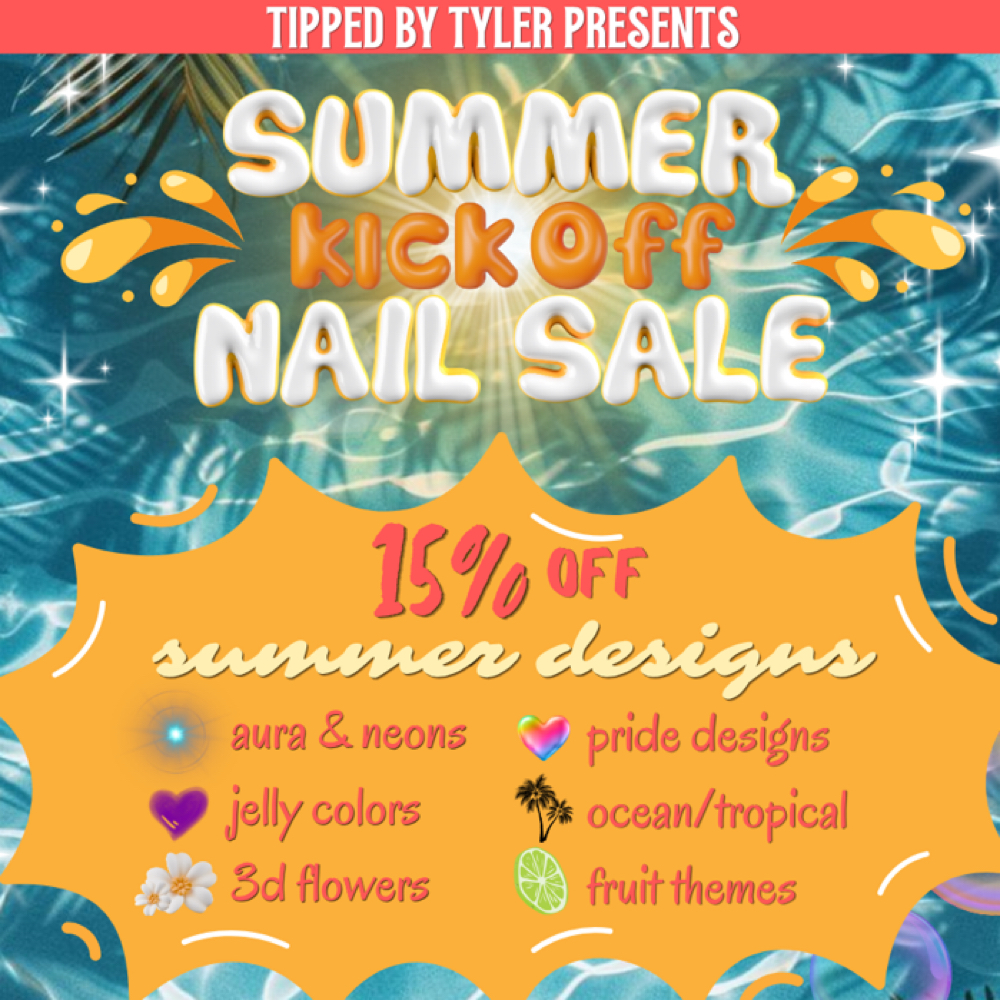 SUMMER NAIL SALE at Tipped By Tyler in Newport News, VA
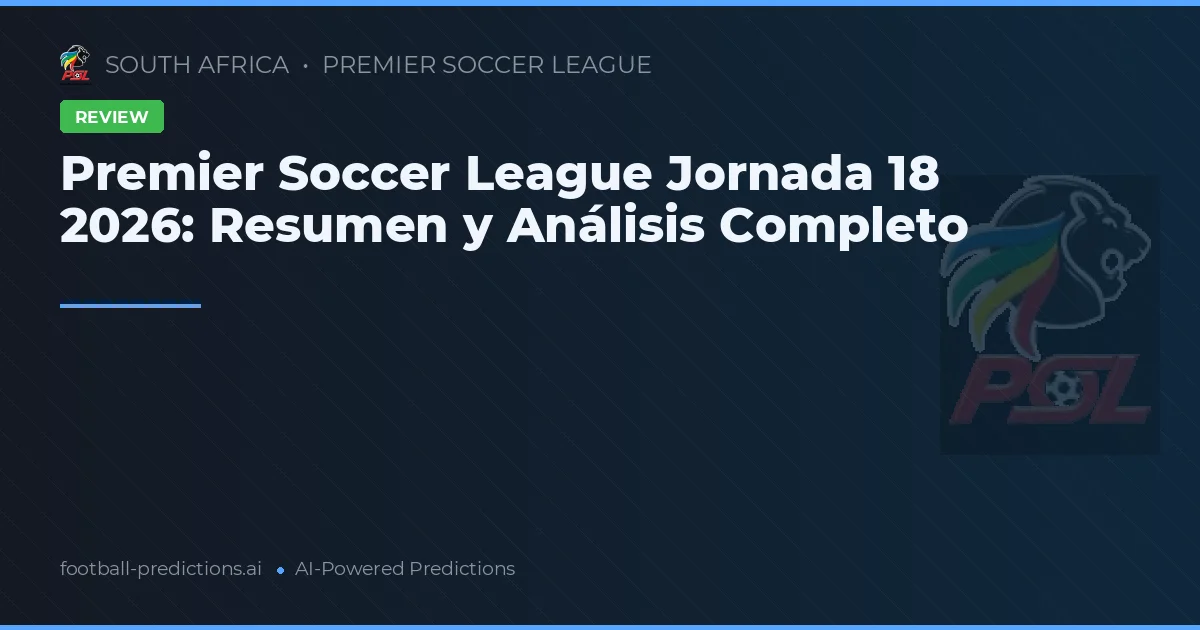 Premier Soccer League Jornada 18 2026: Resumen y Análisis Completo
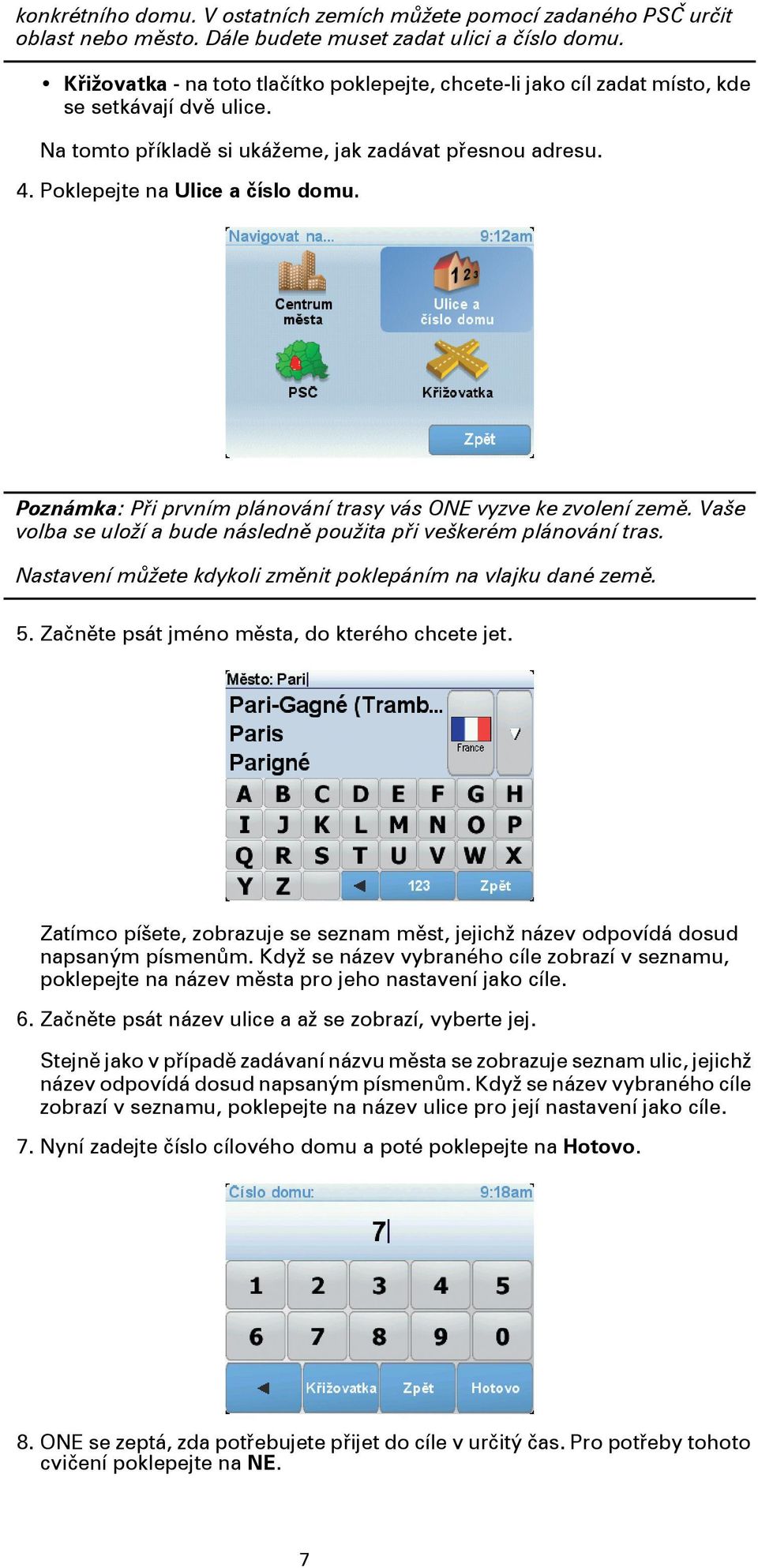 Poznámka: Při prvním plánování trasy vás ONE vyzve ke zvolení země. Vaše volba se uloží a bude následně použita při veškerém plánování tras.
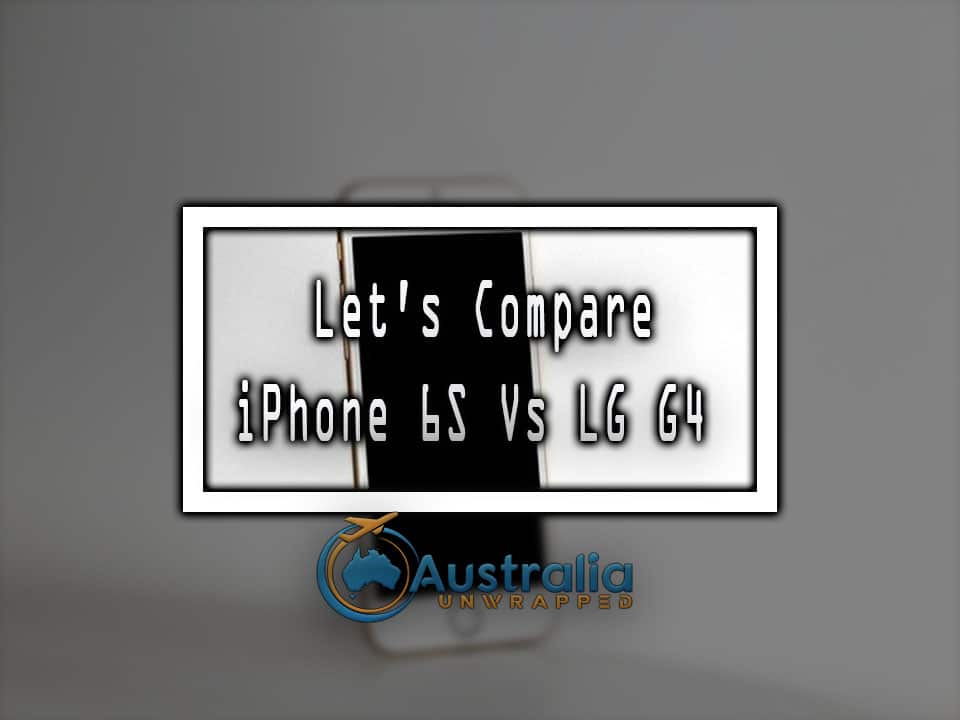 Let's Compare iPhone 6S Vs LG G4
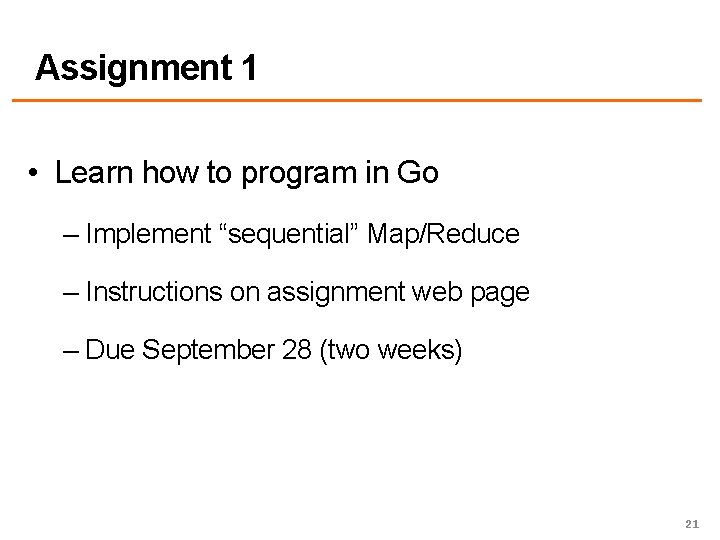 Assignment 1 • Learn how to program in Go – Implement “sequential” Map/Reduce –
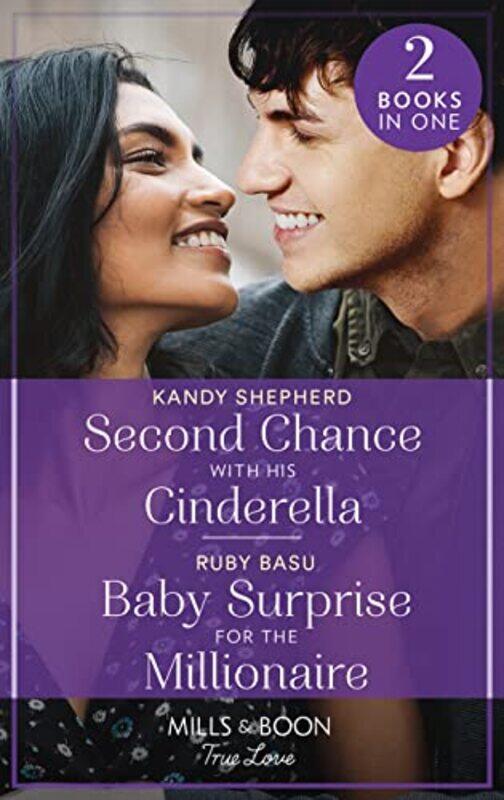 

Second Chance With His Cinderella Baby Surprise For The Millionaire by Kandy ShepherdRuby Basu-Paperback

* [WORK TASK]: Please copy every item above word for word, leaving the pictures out of your answer.

* [RESULT FOR THIS TASK]:
 SUMMER NAIL SALE at Tipped By Tyler in Newport News, VA
 Premier Soccer League Jornada 18 2026: Resumen y Análisis Completo
 Poznámka: Při prvním plánování trasy vás ONE vyzve ke zvolení země. Vaše volba se uloží a bude následně použita při veškerém plánování tras.
 Let's Compare iPhone 6S Vs LG G4
 Assignment 1 • Learn how to program in Go – Implement “sequential” Map/Reduce –

Second Chance With His Cinderella Baby Surprise For The Millionaire by Kandy ShepherdRuby Basu-Paperback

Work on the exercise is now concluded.